**PROBLEM TO WORK ON:**
Recast the rows below as a JSON list of strings, one string per line, from the line containing "Among those listed as" up to and including the line containing "0.71 metres". Leave out blank lines.
- - -
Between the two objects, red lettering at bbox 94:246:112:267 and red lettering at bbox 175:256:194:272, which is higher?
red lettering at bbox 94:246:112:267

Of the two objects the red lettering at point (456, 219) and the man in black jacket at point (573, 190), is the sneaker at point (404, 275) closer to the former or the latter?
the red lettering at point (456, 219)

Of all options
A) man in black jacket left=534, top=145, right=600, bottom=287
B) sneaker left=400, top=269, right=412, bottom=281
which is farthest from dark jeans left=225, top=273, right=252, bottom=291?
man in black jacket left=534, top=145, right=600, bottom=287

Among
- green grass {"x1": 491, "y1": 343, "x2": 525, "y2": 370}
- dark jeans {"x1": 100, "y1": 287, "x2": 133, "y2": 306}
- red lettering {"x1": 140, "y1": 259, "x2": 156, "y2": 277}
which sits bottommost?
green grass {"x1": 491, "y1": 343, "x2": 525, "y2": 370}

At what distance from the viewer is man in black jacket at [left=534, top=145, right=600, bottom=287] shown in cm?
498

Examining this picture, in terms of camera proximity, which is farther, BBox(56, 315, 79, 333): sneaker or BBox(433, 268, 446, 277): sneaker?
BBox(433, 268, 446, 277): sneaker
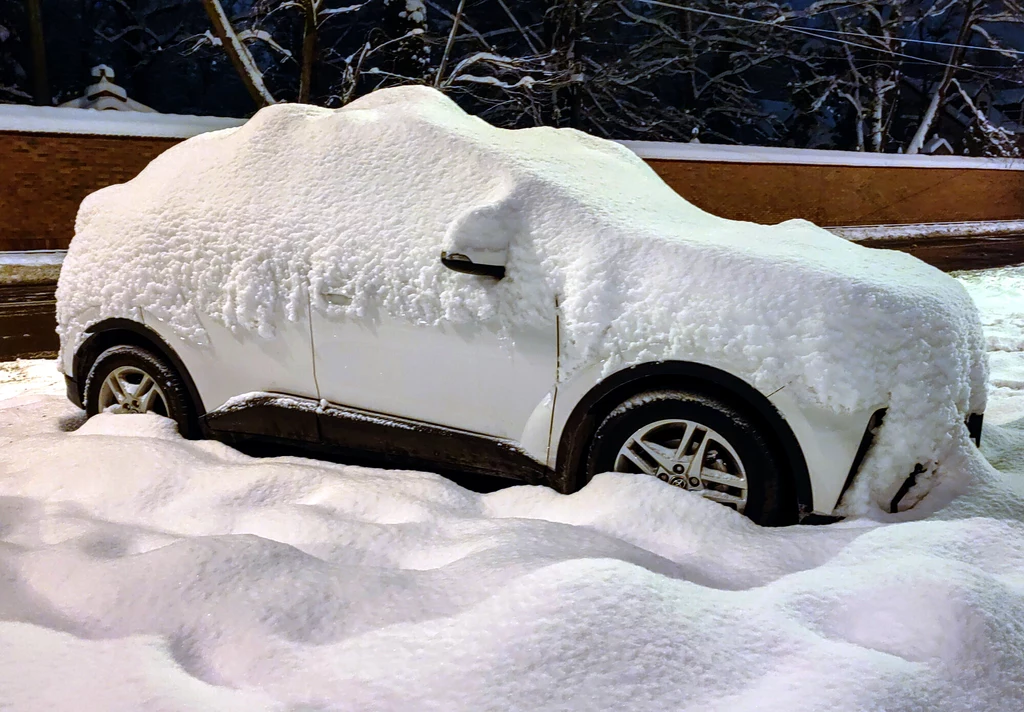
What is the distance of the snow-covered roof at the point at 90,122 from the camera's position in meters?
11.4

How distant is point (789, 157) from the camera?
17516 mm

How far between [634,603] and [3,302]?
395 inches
- - -
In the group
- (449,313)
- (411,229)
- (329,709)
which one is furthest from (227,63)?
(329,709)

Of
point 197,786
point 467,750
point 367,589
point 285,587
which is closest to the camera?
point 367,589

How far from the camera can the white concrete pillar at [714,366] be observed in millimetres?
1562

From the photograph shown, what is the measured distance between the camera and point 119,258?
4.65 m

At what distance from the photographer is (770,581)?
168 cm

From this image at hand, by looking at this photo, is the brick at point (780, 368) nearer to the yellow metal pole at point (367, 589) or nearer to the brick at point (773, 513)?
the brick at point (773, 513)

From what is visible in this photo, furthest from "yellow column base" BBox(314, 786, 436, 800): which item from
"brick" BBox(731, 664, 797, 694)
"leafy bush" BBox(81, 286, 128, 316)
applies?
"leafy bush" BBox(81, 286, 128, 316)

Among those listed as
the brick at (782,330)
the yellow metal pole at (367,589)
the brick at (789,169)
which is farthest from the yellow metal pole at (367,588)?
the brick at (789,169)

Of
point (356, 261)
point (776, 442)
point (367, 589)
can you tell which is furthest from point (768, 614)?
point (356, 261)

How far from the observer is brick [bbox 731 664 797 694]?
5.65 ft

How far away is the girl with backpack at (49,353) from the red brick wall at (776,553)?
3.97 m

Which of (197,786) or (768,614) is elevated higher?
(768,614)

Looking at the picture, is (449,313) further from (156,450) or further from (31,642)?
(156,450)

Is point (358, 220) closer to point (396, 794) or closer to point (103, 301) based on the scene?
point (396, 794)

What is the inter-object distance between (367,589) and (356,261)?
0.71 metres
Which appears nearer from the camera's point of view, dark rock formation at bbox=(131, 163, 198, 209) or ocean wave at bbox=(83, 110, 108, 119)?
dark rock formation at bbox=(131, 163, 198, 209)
- - -
**EXERCISE RESULT:**
[
  "Among those listed as",
  "the brick at (782,330)",
  "the yellow metal pole at (367,589)",
  "the brick at (789,169)",
  "which is farthest from the yellow metal pole at (367,588)?",
  "the brick at (789,169)",
  "Of",
  "point (356, 261)",
  "point (776, 442)",
  "point (367, 589)",
  "can you tell which is furthest from point (768, 614)?",
  "point (356, 261)",
  "How far from the observer is brick [bbox 731 664 797 694]?",
  "5.65 ft",
  "How far away is the girl with backpack at (49,353) from the red brick wall at (776,553)?",
  "3.97 m",
  "Which of (197,786) or (768,614) is elevated higher?",
  "(768,614)",
  "Looking at the picture, is (449,313) further from (156,450) or further from (31,642)?",
  "(156,450)",
  "Is point (358, 220) closer to point (396, 794) or closer to point (103, 301) based on the scene?",
  "point (396, 794)",
  "What is the inter-object distance between (367,589) and (356,261)?",
  "0.71 metres"
]